Sky 3D
- Broadcast area: United Kingdom, Ireland

Programming
- Language(s): English
- Picture format: 1080i (3DTV)

Ownership
- Owner: Sky plc

History
- Launched: 3 April 2010 (commercial) 1 October 2010 (residential)
- Closed: 9 June 2015 (switched to on demand)
- Replaced by: Sky 2

Links
- Website: www.sky.com/3d (now inactive)

= Sky 3D =

British television channel

Sky 3D was a 3D television on-demand service and a former channel on the Sky platform, that launched on 3 April 2010 with the Manchester United vs Chelsea football match being broadcast to over a thousand pubs in the UK and Ireland in 3D.

==History==
On 1 October 2010, Sky 3D became available to residential subscribers. The channel broadcast a mixture of movies, entertainment and sport for 16 hours a day from 09:00 to 01:00 UTC.

To promote its 3D channel, Sky broadcast a documentary programme titled Flying Monsters 3D presented by prominent naturalist and broadcaster David Attenborough on Christmas Day 2010. Sky has also agreed deals with Walt Disney Pictures, 20th Century Fox, Universal Pictures, Warner Bros., Paramount and DreamWorks to showcase all of the studios' new 3D films, including the 3D world premiere of Avatar. Sky also filmed a Bollywood dance routine at St Pancras railway station in 3D as part of a partnership between Sky Arts and the English National Ballet. Sky also worked with Nintendo to provide shortform content from Sky 3D to the Nintendo 3DS. In April 2011, Sky announced that Kylie Minogue's Aphrodite World Tour would be shown on Sky 3D in June 2011.
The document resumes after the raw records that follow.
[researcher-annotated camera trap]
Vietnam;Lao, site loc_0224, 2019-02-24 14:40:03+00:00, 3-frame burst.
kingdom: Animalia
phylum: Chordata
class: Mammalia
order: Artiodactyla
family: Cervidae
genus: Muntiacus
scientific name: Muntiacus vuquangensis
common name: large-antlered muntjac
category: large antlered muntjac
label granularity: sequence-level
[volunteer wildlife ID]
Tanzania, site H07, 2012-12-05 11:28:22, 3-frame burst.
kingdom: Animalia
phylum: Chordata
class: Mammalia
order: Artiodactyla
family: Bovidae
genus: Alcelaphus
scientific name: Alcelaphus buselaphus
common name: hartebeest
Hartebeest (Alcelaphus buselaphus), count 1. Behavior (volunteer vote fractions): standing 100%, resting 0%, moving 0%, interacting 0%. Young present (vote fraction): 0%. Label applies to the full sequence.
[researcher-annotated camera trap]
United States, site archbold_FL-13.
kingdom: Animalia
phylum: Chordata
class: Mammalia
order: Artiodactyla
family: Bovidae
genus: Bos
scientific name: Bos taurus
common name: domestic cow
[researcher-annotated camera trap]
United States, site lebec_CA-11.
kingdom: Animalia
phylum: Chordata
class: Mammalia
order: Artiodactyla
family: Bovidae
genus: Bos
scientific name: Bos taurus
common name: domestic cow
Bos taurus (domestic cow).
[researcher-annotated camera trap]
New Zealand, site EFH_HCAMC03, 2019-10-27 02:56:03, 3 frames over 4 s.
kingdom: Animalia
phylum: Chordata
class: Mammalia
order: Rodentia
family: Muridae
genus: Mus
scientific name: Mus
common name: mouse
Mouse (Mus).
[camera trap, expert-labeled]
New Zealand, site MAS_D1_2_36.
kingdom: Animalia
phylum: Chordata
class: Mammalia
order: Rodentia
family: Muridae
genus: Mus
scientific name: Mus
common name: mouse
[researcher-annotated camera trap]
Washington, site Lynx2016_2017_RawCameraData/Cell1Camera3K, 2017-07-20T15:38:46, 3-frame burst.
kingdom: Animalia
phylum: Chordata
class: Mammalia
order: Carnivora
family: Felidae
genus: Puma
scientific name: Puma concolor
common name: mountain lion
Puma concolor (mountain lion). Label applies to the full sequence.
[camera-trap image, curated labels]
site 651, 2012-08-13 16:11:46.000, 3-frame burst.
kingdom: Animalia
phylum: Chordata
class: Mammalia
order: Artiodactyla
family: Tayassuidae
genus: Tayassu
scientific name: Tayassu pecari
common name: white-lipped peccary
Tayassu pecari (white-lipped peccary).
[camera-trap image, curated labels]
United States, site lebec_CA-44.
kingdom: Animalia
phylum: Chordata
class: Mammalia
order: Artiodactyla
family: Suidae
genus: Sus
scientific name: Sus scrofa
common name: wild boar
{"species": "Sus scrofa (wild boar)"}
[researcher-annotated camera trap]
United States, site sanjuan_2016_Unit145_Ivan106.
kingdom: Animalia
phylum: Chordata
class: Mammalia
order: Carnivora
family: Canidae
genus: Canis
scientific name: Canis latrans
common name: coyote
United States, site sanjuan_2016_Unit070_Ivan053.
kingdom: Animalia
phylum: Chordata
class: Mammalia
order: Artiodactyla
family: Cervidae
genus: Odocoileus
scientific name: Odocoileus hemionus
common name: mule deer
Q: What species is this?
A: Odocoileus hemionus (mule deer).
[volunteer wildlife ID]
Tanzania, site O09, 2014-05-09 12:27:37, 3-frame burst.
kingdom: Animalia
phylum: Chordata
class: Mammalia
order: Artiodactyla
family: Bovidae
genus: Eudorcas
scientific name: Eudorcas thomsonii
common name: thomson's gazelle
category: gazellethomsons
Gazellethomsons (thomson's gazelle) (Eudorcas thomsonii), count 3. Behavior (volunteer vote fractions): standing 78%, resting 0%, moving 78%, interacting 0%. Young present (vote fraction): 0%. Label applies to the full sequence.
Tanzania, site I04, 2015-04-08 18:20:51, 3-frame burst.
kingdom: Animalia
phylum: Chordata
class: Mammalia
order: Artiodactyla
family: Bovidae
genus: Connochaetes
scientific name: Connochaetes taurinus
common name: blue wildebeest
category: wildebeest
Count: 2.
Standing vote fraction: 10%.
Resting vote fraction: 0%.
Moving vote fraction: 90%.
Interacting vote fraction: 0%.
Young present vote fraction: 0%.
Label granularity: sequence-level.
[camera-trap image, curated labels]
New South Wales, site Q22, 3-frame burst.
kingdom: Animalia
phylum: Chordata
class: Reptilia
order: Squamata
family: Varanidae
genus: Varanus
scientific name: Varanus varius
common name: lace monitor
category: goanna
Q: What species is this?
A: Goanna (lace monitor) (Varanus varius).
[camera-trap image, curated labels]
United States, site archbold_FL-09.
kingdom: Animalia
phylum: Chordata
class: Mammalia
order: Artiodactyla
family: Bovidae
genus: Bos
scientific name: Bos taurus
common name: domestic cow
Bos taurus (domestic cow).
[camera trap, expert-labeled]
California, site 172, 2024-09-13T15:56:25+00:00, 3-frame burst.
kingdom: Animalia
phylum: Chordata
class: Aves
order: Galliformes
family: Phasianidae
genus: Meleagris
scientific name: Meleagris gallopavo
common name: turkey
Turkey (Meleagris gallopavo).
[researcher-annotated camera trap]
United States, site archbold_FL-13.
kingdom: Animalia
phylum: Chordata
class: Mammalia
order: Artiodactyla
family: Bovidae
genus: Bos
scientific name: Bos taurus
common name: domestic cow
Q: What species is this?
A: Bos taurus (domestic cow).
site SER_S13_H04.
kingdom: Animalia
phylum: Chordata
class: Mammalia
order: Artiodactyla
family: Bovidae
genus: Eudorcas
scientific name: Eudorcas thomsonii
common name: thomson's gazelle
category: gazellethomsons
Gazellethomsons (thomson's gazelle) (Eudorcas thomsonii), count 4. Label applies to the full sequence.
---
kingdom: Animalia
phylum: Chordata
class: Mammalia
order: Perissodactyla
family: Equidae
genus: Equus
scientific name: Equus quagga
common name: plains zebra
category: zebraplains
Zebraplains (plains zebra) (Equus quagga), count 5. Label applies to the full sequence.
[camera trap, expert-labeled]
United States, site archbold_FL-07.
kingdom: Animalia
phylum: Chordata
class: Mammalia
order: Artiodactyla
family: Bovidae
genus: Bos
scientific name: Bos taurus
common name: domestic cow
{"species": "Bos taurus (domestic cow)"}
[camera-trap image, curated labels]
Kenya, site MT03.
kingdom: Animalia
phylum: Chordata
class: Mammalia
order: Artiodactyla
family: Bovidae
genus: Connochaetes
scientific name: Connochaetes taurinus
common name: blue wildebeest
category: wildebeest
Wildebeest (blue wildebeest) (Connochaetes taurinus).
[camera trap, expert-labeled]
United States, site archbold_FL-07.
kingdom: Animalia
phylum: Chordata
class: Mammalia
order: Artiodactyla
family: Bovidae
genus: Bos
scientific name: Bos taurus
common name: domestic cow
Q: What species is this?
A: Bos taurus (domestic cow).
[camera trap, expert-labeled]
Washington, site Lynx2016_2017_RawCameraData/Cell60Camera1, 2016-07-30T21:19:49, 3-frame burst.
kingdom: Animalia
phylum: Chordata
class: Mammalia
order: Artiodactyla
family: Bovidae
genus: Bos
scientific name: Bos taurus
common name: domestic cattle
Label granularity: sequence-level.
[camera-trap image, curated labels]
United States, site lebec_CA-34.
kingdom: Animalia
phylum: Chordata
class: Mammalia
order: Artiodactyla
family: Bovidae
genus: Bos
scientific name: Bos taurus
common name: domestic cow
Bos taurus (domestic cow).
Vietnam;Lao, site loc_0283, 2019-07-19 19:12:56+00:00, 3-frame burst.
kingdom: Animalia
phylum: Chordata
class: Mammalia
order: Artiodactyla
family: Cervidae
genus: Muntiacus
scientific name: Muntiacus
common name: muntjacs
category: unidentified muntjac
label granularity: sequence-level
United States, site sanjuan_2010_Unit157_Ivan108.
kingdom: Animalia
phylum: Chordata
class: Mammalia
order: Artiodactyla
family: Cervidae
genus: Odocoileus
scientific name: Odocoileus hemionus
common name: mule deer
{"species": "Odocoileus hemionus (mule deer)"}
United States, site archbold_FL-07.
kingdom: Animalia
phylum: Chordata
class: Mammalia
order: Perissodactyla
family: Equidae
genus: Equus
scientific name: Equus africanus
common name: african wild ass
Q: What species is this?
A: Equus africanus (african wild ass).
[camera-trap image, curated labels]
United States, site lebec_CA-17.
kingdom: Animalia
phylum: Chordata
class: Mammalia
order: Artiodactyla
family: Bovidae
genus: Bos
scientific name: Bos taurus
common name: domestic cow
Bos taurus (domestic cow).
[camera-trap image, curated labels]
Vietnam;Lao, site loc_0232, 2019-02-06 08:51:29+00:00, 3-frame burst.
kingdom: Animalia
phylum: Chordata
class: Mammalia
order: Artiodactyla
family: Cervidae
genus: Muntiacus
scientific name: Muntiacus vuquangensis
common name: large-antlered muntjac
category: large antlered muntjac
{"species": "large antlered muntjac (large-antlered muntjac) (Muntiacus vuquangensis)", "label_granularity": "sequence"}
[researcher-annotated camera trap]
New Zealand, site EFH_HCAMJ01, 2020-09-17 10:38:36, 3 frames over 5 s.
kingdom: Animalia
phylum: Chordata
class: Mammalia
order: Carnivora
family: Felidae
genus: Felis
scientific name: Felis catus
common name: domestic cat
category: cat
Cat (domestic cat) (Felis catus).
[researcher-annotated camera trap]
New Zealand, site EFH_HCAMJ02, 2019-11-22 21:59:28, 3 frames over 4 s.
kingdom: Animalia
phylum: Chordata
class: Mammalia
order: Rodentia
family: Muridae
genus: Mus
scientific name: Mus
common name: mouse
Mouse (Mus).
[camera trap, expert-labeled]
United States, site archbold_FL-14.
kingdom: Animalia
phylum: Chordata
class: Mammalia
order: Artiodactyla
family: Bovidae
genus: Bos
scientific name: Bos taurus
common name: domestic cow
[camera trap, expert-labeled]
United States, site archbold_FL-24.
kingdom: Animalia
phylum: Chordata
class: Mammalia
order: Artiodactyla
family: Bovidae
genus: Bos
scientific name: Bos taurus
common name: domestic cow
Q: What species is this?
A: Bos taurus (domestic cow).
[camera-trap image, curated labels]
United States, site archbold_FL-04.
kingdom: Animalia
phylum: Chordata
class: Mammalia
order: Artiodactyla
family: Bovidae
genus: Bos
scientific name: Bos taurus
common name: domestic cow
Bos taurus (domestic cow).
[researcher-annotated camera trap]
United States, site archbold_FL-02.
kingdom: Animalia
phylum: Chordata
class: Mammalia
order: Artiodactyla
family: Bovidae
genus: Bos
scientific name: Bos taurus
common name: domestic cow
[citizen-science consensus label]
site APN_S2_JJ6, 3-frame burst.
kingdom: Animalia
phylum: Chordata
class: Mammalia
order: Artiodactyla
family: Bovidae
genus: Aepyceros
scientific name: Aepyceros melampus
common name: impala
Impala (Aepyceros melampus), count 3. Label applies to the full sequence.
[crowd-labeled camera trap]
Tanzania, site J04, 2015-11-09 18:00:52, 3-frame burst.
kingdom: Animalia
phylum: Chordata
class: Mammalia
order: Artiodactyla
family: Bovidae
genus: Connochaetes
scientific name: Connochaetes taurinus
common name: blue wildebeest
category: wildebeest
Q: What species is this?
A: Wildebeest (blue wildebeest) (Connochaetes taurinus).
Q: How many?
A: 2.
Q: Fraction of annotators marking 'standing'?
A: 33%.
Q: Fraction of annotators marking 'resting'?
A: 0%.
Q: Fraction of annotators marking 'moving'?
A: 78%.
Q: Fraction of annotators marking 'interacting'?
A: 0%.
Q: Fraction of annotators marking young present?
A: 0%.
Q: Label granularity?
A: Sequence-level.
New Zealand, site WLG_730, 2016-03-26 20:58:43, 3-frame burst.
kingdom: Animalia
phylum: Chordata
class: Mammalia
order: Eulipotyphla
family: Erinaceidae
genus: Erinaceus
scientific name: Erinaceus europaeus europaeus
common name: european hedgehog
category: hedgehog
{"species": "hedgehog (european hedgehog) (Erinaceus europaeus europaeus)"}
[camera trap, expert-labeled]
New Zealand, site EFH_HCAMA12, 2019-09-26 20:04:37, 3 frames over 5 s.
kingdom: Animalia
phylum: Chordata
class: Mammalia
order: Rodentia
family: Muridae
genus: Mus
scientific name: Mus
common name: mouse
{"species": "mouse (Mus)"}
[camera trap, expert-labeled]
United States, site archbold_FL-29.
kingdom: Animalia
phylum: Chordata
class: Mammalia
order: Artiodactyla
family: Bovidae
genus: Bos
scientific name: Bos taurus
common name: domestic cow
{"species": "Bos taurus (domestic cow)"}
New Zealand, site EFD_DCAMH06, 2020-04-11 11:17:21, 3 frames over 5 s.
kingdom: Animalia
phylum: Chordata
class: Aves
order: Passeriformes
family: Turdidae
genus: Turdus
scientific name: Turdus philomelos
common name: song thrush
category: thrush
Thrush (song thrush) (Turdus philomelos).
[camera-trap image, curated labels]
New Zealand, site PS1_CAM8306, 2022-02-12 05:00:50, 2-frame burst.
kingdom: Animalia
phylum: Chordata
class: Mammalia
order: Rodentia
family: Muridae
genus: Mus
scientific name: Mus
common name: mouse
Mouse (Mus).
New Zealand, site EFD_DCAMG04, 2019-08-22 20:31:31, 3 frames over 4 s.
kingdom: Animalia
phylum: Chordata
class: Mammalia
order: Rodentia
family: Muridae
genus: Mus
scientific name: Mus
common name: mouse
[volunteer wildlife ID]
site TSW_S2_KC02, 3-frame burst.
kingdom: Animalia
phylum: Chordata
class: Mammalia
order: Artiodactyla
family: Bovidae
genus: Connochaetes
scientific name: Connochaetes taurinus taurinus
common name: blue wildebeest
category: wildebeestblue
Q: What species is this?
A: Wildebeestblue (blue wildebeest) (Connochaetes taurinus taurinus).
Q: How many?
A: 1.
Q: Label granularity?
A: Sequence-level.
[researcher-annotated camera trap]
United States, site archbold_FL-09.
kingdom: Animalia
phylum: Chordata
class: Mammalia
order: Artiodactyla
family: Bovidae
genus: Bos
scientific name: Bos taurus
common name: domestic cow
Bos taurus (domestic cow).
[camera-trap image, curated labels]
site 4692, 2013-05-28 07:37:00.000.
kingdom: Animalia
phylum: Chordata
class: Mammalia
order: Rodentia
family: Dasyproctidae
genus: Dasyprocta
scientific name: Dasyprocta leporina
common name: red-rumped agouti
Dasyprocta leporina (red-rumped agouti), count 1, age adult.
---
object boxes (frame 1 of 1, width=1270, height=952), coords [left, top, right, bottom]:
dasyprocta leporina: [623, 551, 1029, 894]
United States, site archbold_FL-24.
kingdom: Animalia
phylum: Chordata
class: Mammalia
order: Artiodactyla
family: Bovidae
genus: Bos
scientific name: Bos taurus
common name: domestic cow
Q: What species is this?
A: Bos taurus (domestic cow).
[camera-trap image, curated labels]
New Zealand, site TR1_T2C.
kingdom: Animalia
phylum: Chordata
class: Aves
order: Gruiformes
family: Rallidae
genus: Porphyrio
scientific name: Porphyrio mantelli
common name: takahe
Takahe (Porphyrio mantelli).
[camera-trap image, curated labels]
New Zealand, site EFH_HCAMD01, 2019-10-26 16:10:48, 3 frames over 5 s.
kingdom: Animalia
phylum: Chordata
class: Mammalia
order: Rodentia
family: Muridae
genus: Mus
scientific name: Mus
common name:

3D was also available for use by many broadcasters on the Sky platform, including A+E Networks, Discovery Communications, ESPN Inc. and MTV Networks to broadcast their own 3D programming. During the 2012 Summer Olympics, Sky 3D provided coverage from Eurosport, with the channel made available to all of Sky's HD pack subscribers for the duration of the games.

== Closure ==
On 24 April 2015, Sky announced that the channel will become solely on demand from June 2015. The dedicated Sky 3D channel closed on 9 June 2015 but Sky continues to provide 3D as part of their On Demand services. As of 15 August 2017 there are around 50 feature films available in 3D along with a selection of arts and documentary programmes.